_Source extract:_
## start

Or take far less elegant but equally effective
approach: Adding an exclusion rule, as shown below:
aPackagedImage
excludeInstancesOfClassNamed:
Yet another approach that I recommend is adding
your own class method, such as #xxxPrepareForPackaging,
that you systematically broadcast to all classes before starting to
package. These sorts of
“cleanliness” methods move the burden of clean up closer to the
author of the code, and avoid the natural tendency to delay the task
of defining packaging rules until late in the development
process. Used in
conjunction with the Memory
Consumption Monitor, it is easy to verify that your
“cleanliness” methods do in fact return your image to a pristine
state prior to packaging.
The more astute reader may be wondering: Why do
the statistics from a simple “Hello World” have so many packaged
instances? Does the
packager systematically include unneeded base objects in the
packaged image?

## end

_Raw data:_
## start

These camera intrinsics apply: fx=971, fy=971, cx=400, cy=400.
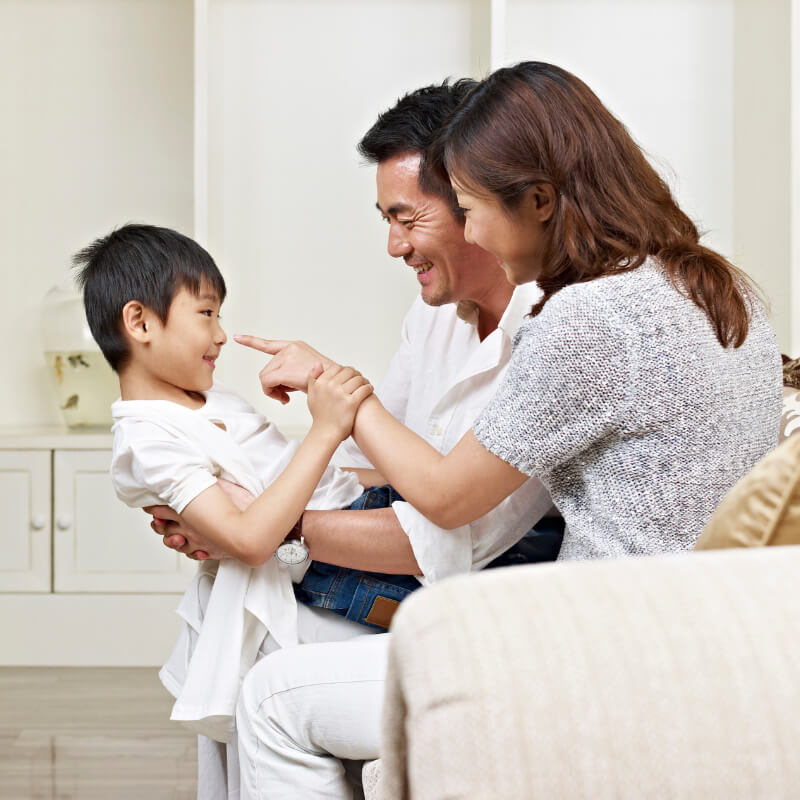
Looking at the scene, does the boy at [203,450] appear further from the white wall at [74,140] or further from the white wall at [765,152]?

## end

_The problem:_ List every camel-case identifier (a name that runs words together with no spaces) that appears in the packaging excerpt above.

_Output for this exercise:_
- aPackagedImage
- excludeInstancesOfClassNamed:
- #xxxPrepareForPackaging